The removal of some part that causes an obstruction, impediment or impingement – for example – disc bulges (Removal)
The replacement of some part that has failed or deteriorated for examples spinal discs (Adding)
The strengthen of the some part, for example – adding cement into vertebral body. (Enhancing)
The weakening of a part, for example tight muscles or severing inflammed tendons in the wrist (Weakening)

Complicated surgeries will combine two or more of these things. All of this seems simple enough. So where do we go wrong? Our tendency to over simplify the situation.

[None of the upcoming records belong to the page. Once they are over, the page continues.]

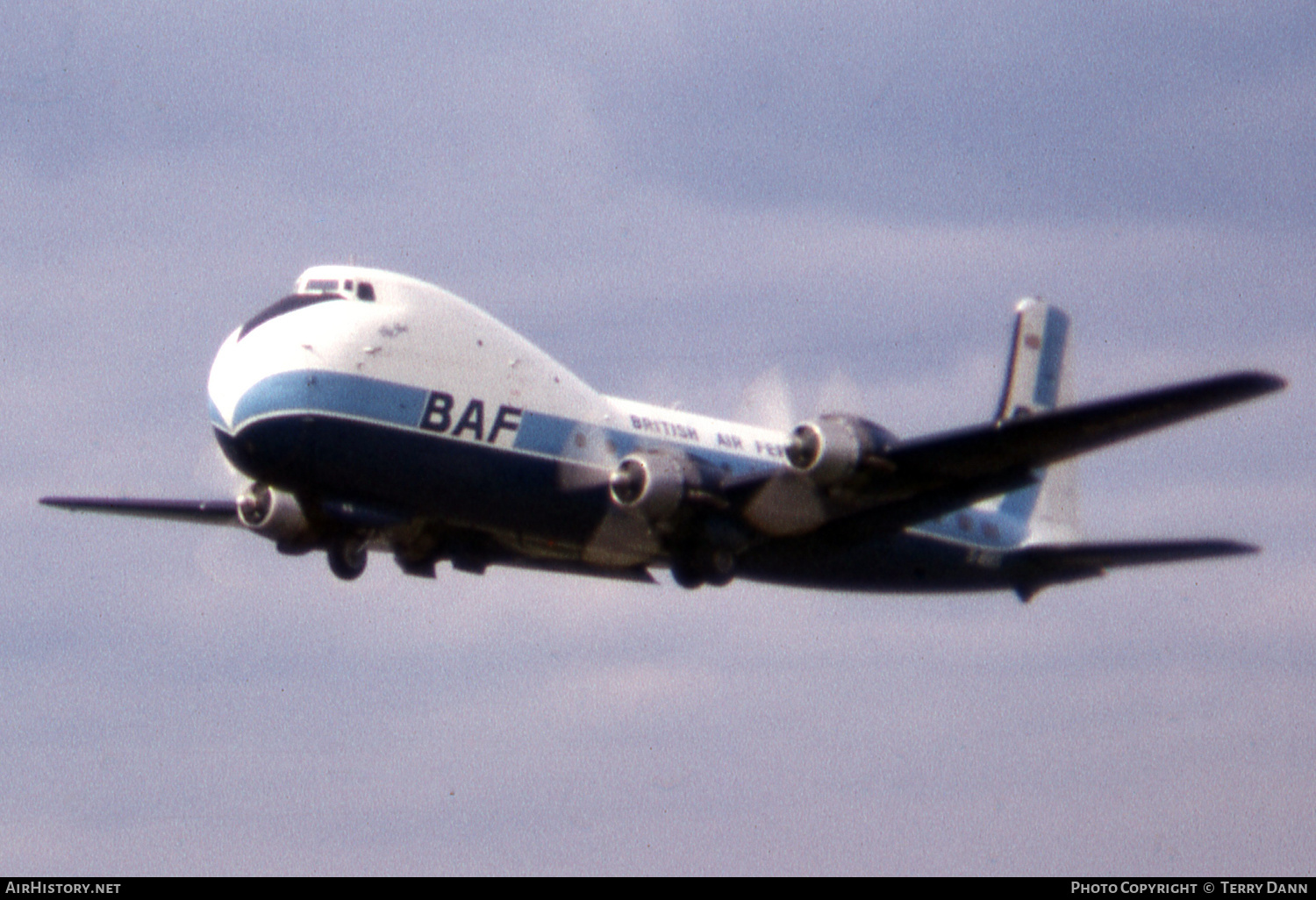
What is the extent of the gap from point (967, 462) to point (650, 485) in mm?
5381

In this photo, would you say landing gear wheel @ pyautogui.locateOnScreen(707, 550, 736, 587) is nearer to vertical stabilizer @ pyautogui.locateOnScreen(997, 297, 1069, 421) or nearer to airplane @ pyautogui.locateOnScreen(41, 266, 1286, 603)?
airplane @ pyautogui.locateOnScreen(41, 266, 1286, 603)

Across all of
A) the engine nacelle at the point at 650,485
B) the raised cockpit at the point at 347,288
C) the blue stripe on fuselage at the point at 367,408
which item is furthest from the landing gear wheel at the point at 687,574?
the raised cockpit at the point at 347,288

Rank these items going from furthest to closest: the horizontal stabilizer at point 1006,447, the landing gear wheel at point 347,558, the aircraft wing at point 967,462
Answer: the landing gear wheel at point 347,558
the aircraft wing at point 967,462
the horizontal stabilizer at point 1006,447

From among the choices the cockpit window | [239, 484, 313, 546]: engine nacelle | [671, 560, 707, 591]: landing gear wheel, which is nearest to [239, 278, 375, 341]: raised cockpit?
the cockpit window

One of our most common tool we reach for to understand something is comprehension through analogy. We use somewhat similar alternative to explain key concepts. Like the human heart is the "engine" for the human body. The eyes are like video cameras. This helps narrows the gap in our understanding of new complex idea or concept. Unfortunately, analogies can sometime mislead us.

One common area is spinal disc replacement (Removal and Adding). Patients are often surprised that the new hi-tech disc doesn't work as well as their original human discs. Unlike, cars or computers where parts are easily replaceable. In fact with very specific numbered replacements parts. Parts in machine are relatively simple and have very precise functions and operated within a very specific range of conditions. Not so for the human body. In our human body, each part usually have several functions and interacts with the rest of the body in very unique ways. This helps us to be adaptable to our surroundings. Currently no replacement spinal disc has the same degree of freedom movement as a real human spinal disc. This implies a slight impairment to your body's actual biomechanics. Something and somewhere else will adapt to compensate for the slightly reduced degree of movement.

Also often fixing the faulty part does fix the underlying problem. In a machine when a part fails, it is usually because of poor quality rather than the machine operating beyond its specifications (thought that does happen. In fact, some machines are designed with some parts to be the designated failure points so that it is easily replaced and cheaply). Replacing a poor quality part if easy and usually eliminates the problem. But in the human body, parts fail not because of poor quality but often somehow it is not being used in the correct manner. Like sitting a poor posture leading to back pain. Solving the pain is only a short term solution if the external cause – poor posture is not corrected. This situation occurs less frequently for machine. Machines are usually used for the purposes they are designed for. If your coffee maker is crushed because you used it as a door stopper is not something covered under the manufacturer's warranty.

While some machines are large and more difficult to build (not something you can hammer out at your workbench) doesn't mean they are complex by any means. At least not relative to human body. Complex machines are far more difficult to repair and a point of failure can have far reaching and heavy consequences. Something that is beginning to show up in complex systems that we are building. So use analogies carefully. They help us understand a new complex topic but remember it is no substitute to actual understanding. Take you time and find out as much as you can about your pain and condition, and especially the solutions proposed.